Solo que este día era especial, diferente.
Lo sentía en cada célula de su cuerpo.
Kiana llegó a casa exactamente a las seis, como siempre.
Subió los cuatro tramos de escaleras lentamente, abrió la puerta y enseguida oyó voces provenientes de la cocina.
Darius y su madre ya estaban sentados a la pequeña mesa de la cocina, tomando té en sus tazas de porcelana fina.
En la mesa, entre ellos, había una caja de profiteroles de chocolate comprados, pegajosos y empalagosamente dulces.
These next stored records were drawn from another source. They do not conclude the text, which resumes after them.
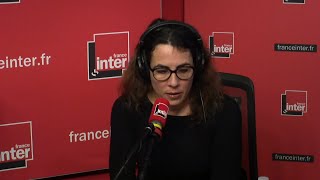 Caroline Poiron  quotLes attentats du 13 novembre mont fait replonger en enferquot [upl. by Bowden]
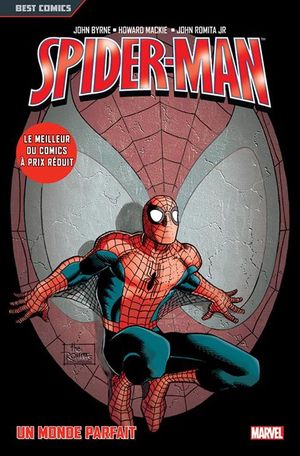 Un Monde Parfait - Spider-Man, tome 7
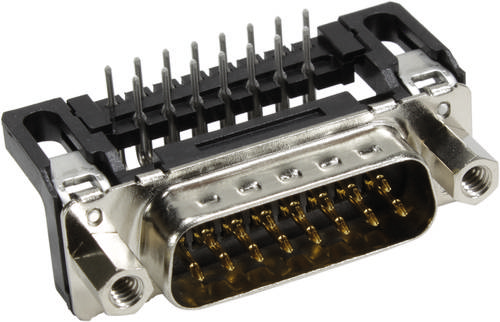 Harting 09 65 222 6803 09 65 222 6803 Steckverbinder Polzahl: 15 Löten 1St. von Harting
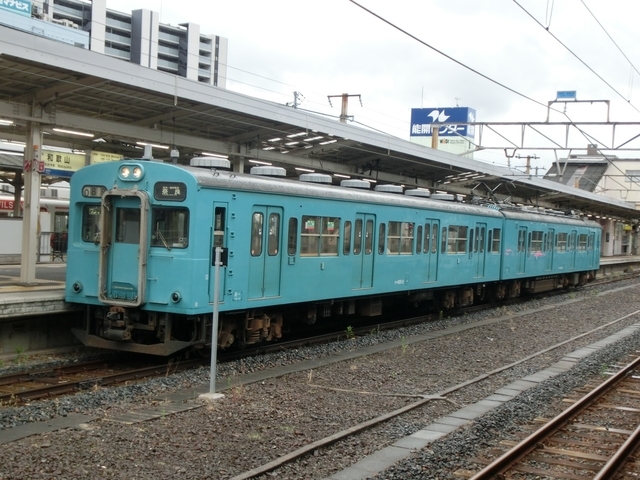 ＪＲ105系　ＪＲ和歌山線普通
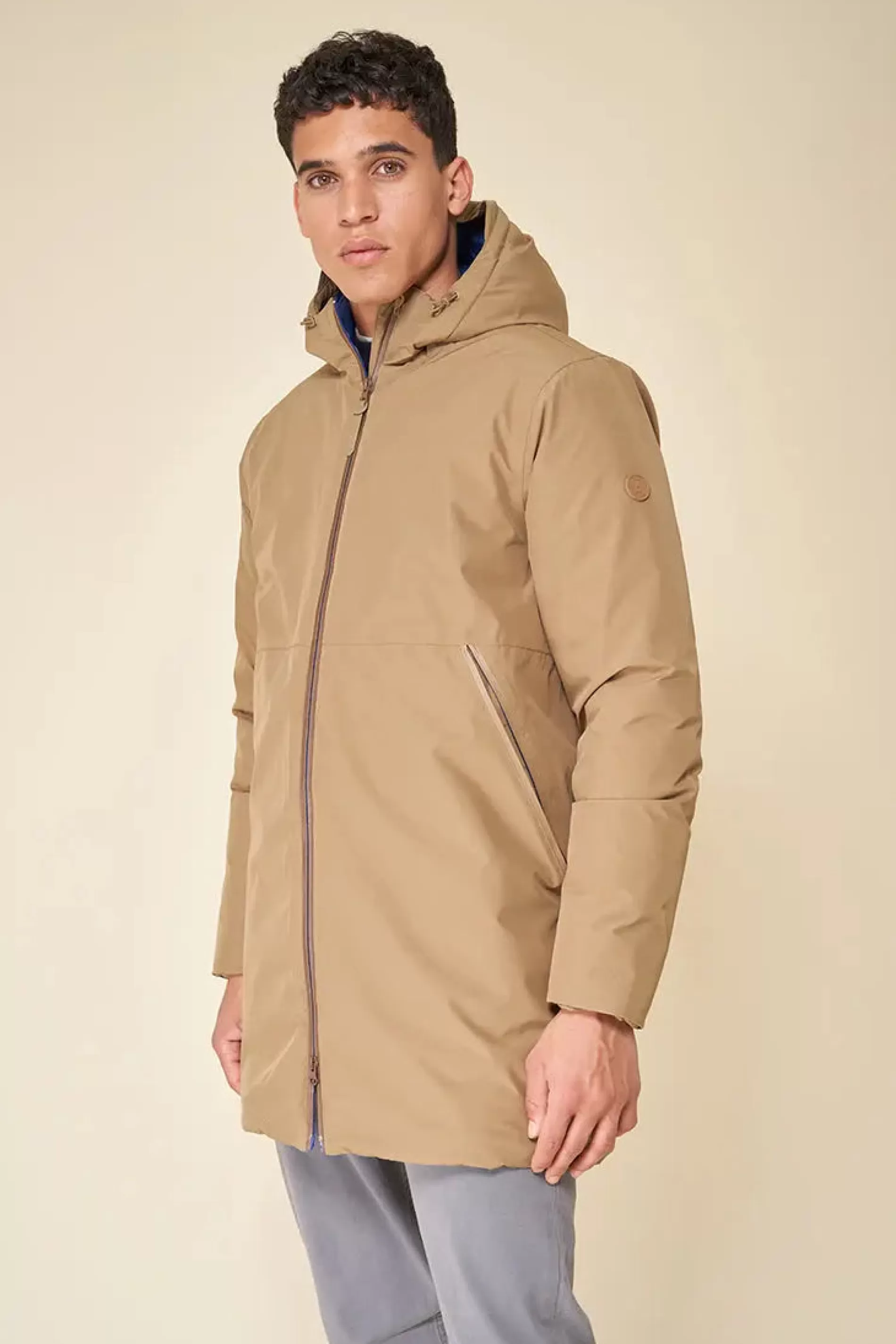 Tantä Rapakko Elmwood^Hommes Manteau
—¡Oh, Kiki, pasa, pasa! —dijo la Sra. Sterling, agitando la mano como si invitara a Kiana a su propia casa en lugar de al revés—. Darius y yo estamos tomando té. Ven con nosotros, cariño. Kiana se quitó la chaqueta con cuidado, la colgó en el gancho junto a la puerta y entró en la cocina.
Su suegra estaba vestida de gala: una blusa de seda ligera, pantalones oscuros planchados, el pelo recogido en ondas perfectas y una manicura beige fresca y sutil que debió de costar sesenta dólares en la peluquería.
La clásica mujer estadounidense de sesenta y tantos que se cuidaba con esmero y quería que todos notaran y admiraran sus esfuerzos.
"Hola, Sra. Sterling".
Kiana se sentó en el borde de una silla y se sirvió té tibio de la tetera.